この記事を書いた人 アバター画像 與那嶺 松一郎
重量挙げ女子59キロ級 トータル201キロの高校新記録で連覇を果たした本部の比嘉成=13日、士別市総合体育館(大城直也撮影)

 【北海道総体取材班】全国高校総合体育大会・北海道総体第22、23日は13、14日、各地で競技が行われた。重量挙げの女子59キロ級で比嘉成(本部)がスナッチ94キロ、ジャーク107キロ、トータル201キロとすべてで日本高校新記録を樹立し、2連覇した。スナッチはジュニア(15~20歳)記録も更新した。男子96キロ級の石川太陽(嘉手納)はスナッチ112キロ、ジャーク142キロのトータル254キロで準優勝だった。女子64キロ級の山里美月(嘉手納)はトータル147キロで6位に入賞した。男子102キロの山城慎太郎(沖縄工)はトータル238キロで7位だった。卓球の男子シングルスの坂井雄飛(与那原東小―岡山・甲浦小―愛知・愛工大名電中―同高2年)は準決勝で三木隼(山口・野田学園)に1-3で敗れ、ベスト4だった。

■59キロ級を完全制覇 トータル200キロの扉開く

重量挙げ女子59キロ級で高校新記録のトータル201キロを挙げ、連覇を果たした本部の比嘉成(中央)ら=13日、士別市総合体育館(大城直也撮影)

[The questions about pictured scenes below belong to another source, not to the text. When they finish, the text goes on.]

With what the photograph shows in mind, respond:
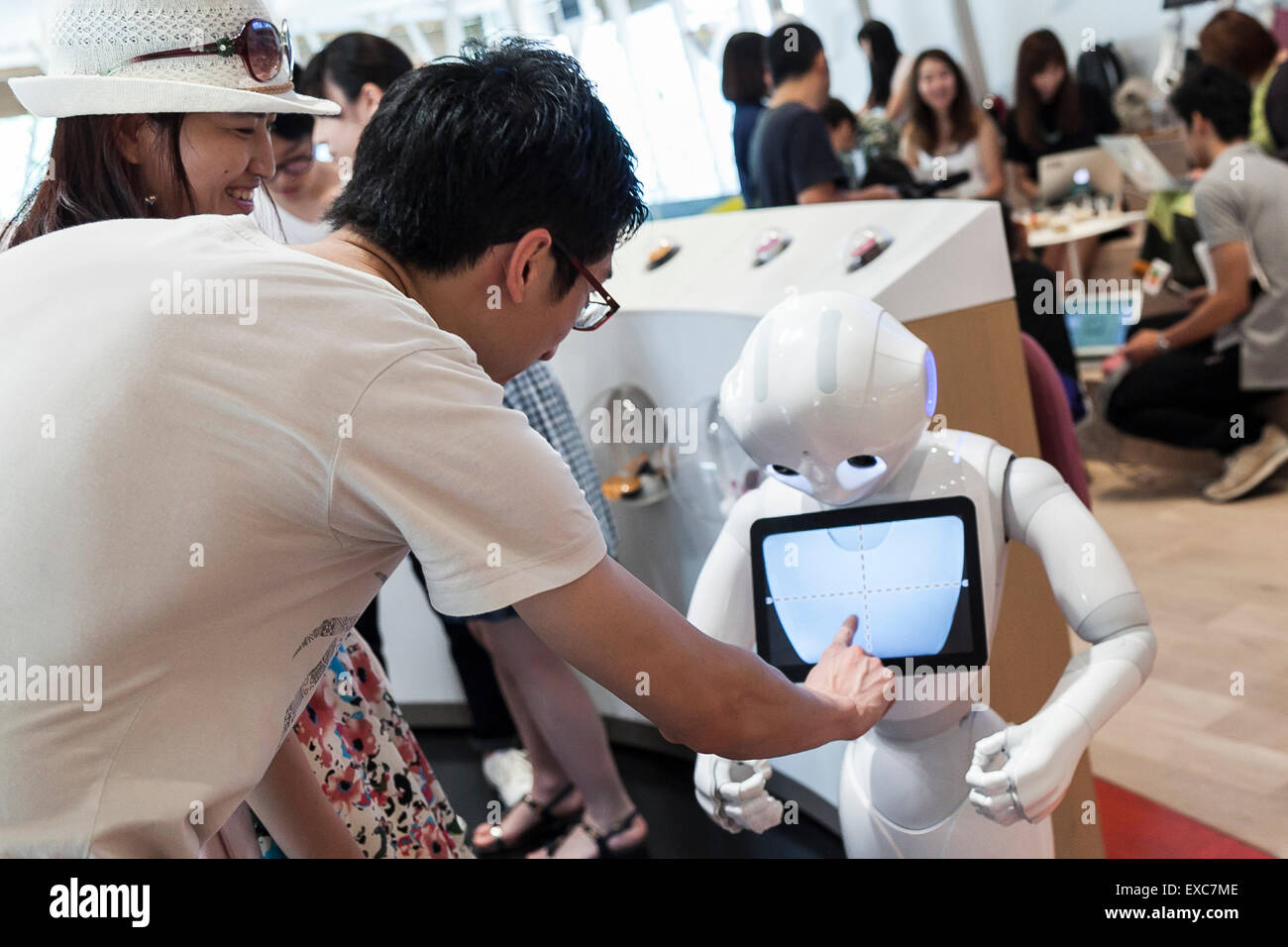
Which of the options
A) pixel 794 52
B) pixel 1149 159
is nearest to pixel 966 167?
pixel 1149 159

 女子59キロ級のスナッチ、ジャークともにほかの選手の試技が終わって1回目の試技に入る比嘉成(本部3年)。自身が持つ日本高校記録との戦いだった。スナッチ、ジャーク、トータルで日本高校新記録(日高新)をマークし、トータルでは200キロの大台の扉を開けた。「目標の三つ同時の高校記録更新とトータル200キロを取れて良かった」と満面の笑みを見せた。

 スナッチ1本目は記録を残すことを考え、85キロの重量を成功させた。2本目は90キロを最初に申告していたが、92キロを再申告し、さらに日高新、ジュニア記録となる94キロに申告を上げた。その間にアップ場で90キロを挙げて「94キロ、行けるな」と自信を持って試技台に向かった。キャッチで少しぶれ、沈み込んだが、そこからしっかり挙げ切った。

 ジャークは1本目で95キロを成功させると107キロの高校新記録を目指した。肩に担ぎしゃがみこみ、弾みをつけて立ち上がると、タイミングを計り差しきった。

 3本目のスナッチ97キロ、ジャーク110キロは失敗した。スナッチはタイミングで焦り、ジャークは肩に乗せられなかった。一度も触ったことなかった重さに「スナッチは取れたなという感覚があった。ジャークは重かったし、クリーンに乗せられないと先がない」と確かな手応えと反省を忘れなかった。

 全国総体は1年から高校記録を樹立し、2年では記録を残しながらスナッチ、ジャーク、トータルの頂点に立った。「(3年で)三つ日高新を取れて、いい形で終われた」と満足そう。200キロに到達し、世界と戦う舞台も見えてきた。「次は205キロ」と新たな目標を見据える。

 「(2028年の)ロスオリンピック出場を狙います」。さらなる高み向かう比嘉の成長曲線はまだまだ伸びそうだ。